No particular reason. I thought "she" was the polite pronoun to use to refer to a single person. In fact, not knowing how to use a gender-neutral pronoun puzzles me to no end. Otherwise, I'm all ears for the correct usage.


>If she can, then I don't see any issue at all.

>Why not use “they” instead?

It's been 30 years since I've studied formal writing in earnest, but "they," is, or at least was, grammatically incorrect in that sentence, unless you are referring to more than one person. English doesn't have a proper gender neutral singular pronoun. People have bastardized "they" to fit that role though because they don't know the gender, or because changing social and cultural pressures.

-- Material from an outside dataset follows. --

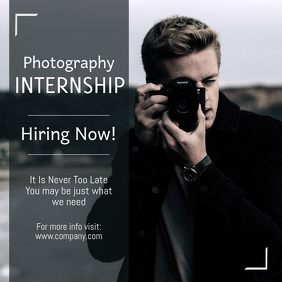 Photography Internship Instagram Template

https://style.mla.org/using-singular-they/


They as a singular gender-neutral pronoun is far, far older than 30 years[0], so while I believe that you were taught that, you were taught incorrectly. So was I!

It is neither a bastardization, nor grammatically incorrect, to use they as a singular gender-neutral pronoun.

0. https://www.academicwritingsuccess.com/the-astonishing-histo...


Interesting history. According to that article, using "they," as a singular pronoun was improper from 1745 until 2015. It depends on who you ask of course but had I used singular "they," in a paper, I would have lost a letter grade for each occurrence. My Literature teachers didn't mess around.

PS: I enjoyed the use of the old style footnote. We were just getting out of that notation into inline references when I was taught.


Most of the style guides under https://en.wikipedia.org/wiki/Singular_they#Acceptability_an... discourage it; one found 82% disapproval from their panel of specialists. Anyone using it needs to expect that kind of judgment.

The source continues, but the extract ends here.